The idea of bringing all manufacturing back to the USA is both laudable and laughable at the same time. It would make so much more sense to identify products, mainly made in China and Taiwan, that impact national security, and bring them back to this country first. I think the Chips Act was intended to start that process and several large semiconductor companies have already announced their intentions to build manufacturing facilities in the US. Frankly I’d rather we concentrate on chips and not worry too much about where blue jeans are made.
bobd, my reply was not aimed at you but at the group as a whole. Folks are still crying about tariffs that are at 50% or less than those imposed upon us. I would have replied sooner but I was OUT FLYING MY CESSNA-180K. Something a lot of the pundits on this site should try instead of whining about the current administration.
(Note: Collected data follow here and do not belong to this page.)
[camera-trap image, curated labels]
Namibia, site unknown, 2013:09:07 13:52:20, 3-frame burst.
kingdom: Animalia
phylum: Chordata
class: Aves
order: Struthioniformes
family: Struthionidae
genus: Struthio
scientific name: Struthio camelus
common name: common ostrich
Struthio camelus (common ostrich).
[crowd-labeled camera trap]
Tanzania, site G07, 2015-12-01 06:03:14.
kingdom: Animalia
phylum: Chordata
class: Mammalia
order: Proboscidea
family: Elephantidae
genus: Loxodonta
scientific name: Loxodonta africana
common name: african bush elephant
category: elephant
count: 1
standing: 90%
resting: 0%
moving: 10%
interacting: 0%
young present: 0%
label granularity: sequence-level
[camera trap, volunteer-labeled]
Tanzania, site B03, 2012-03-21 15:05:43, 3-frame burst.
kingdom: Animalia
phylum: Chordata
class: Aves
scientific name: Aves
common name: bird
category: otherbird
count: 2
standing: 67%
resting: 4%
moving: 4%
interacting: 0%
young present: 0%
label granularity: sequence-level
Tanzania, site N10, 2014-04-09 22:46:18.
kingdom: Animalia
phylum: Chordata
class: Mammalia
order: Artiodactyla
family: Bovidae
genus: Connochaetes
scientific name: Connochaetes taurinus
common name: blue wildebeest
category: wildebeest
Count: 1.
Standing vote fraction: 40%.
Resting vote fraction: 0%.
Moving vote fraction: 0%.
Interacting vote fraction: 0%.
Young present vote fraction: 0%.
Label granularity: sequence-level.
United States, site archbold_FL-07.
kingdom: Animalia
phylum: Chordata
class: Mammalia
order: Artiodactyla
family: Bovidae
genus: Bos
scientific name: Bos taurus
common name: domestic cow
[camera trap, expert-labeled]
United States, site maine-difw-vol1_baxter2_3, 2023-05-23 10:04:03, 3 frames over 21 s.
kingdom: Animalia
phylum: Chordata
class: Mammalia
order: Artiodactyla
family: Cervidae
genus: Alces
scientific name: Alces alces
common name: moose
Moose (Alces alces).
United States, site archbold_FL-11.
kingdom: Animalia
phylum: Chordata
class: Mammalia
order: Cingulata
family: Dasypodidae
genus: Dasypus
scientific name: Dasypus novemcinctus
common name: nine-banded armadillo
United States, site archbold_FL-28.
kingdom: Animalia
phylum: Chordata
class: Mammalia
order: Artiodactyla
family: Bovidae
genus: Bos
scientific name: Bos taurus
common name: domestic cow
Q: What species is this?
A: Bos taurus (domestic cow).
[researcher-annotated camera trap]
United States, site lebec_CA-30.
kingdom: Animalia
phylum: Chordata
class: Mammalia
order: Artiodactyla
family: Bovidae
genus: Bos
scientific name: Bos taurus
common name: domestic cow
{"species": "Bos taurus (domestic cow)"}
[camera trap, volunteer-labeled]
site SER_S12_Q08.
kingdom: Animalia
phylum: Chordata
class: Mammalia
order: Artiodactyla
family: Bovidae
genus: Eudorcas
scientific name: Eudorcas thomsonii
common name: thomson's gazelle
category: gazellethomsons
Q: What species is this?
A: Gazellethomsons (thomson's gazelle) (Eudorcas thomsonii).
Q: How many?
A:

Oh, and, though retired, I’m not hurting as raf wants to apply to all of us.
Why “I’m Fine” Isn’t the Full Picture
A quick but important point for those saying, “I’m not hurting”: Let’s say tariffs raise costs by 10 percent. That’s not where the impact ends. Businesses don’t just absorb that cost. They add their usual markup, maybe 30, 40 percent or more, and every step in the supply chain does the same. So a 10 percent tariff at the port can turn into a 20 to 60 percent price increase by the time it hits the shelf.
For people living on fixed incomes, that hits even harder. And yes, there’s COLA, but it moves slowly, comes later, and is based on broad averages. It often misses the sharper price spikes in food, energy, and everyday essentials. So even those who get adjustments are still falling behind.
If you’re not feeling it yet, that’s good, enjoy the ride, but it’s not proof the policy is working. It’s just your distance from the blast radiu$.
Now add this, we’re not just talking about people on the margins sounding the alarm. The CEOs of JPMorgan, BlackRock, Pershing Square, and even Stanley Druckenmiller are publicly warning that these tariffs are reckless, inflationary, and risking a full-blown recession.
They’re not liberals or internet pundits, hey’re the backbone of U.S. capital markets. When people like Jamie Dimon, Larry Fink, and Bill Ackman break ranks and speak out, it’s because the policy is doing damage even they can’t hedge away from.
And if Mr. T continues to ignore it that doesn’t mean the policy is “tough” or “working.” It just means the blast radius hasn’t reached your side of the runway yet.
UPDATE: By the numbers.
What the April 2025 Tariffs Are Doing to U.S. Airlines
1.- On April 2, 2025–T Day–the White House slapped a 10% tariff on all imports. No exemptions, no ramp-up. For the airline industry, it hit like a crosswind on short final.
2.- Within hours, costs started climbing, stocks started wobbling, and folks began rethinking those big international summer plans.
3.- By T+6 (April 8), every major U.S. carrier has felt the heat:
- Delta, United, and American got hammered—earnings cut, international bookings down.
- Alaska and Southwest? Mostly domestic, but even they’re watching costs spike.
- JetBlue and Hawaiian? Caught between fuel, labor, and long-haul demand drop-offs.
- Spirit and Frontier? Low-cost flyers are already flinching at fare hikes.
4.- Then came the kicker: no more duty-free aircraft parts. That’s maintenance budgets blown, timelines thrown off, and parts supply chains jammed up.
5.- Boeing’s stock dropped hard. Howmet, a major supplier, sent up warning flares. Airlines are now redrawing summer routes, cutting fat, and bracing for impact.
6.- And passengers? They’re watching. “Cancel international trip” became a top Google search. Domestic travel searches are up—but uncertainty is higher.
7.- No policy relief in sight. Fuel’s up. Parts are up. Labor’s tight. And the industry? Running leaner than it has in years.
8.- We’re not just flying into headwinds—we’re already at low power, with rising temps and nowhere to climb.
9.- Status of the U.S. Airline Industry: BAD.
We might get an opportunity to reduce our debt, if, that is, our economy isn’t ruined by a reckless and half-baked trade “policy.”
Thanks, Raf. Appreciate all the research and updated info. Wasn’t sure how duty-free parts would be affected but seems at least by 10% then, maybe more.